Published online by Cambridge University Press: 27 December 2024
The three chapters in this section, written by Corine Wood- Donnelly, the Vegan Geography Collective (VGC) and Don Mitchell, reflect on the impact, opportunities and issues of working with justice in their respective fields. Throughout it is clear that justice needs constant engagement, both theoretically and materially, in order to ‘refill’ it as a concept and prevent the dangers that could arise from leaving it as an empty signifier. There is therefore a need for justice to be materialized through marginal and exploited agents, spaces and relations with engaging with the more- than- human acting as one route to challenge hegemonic constructions of justice. For the VGC, just research needs to challenge anthropocentric ideals through foregrounding a fluid and embodied multispecies justice.
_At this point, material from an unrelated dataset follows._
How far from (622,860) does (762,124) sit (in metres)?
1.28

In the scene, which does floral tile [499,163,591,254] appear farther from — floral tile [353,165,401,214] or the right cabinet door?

Wood- Donnelly highlights the need for a space itself to have voice, reflecting on the necessary challenge that justice theories present to the common conceptual frameworks in International Relations, arguing that it poses critical questions of the who, why and what in a discipline where, ordinarily, the state is the unit of analysis.
Nonetheless, how justice is operationalized in these arenas is less explicit and, from their reflections, it is apparent that the practice of just research in different disciplines and epistemologies requires further consideration to continue responding to the challenge that justice does, and should, pose to us as reflexive researchers.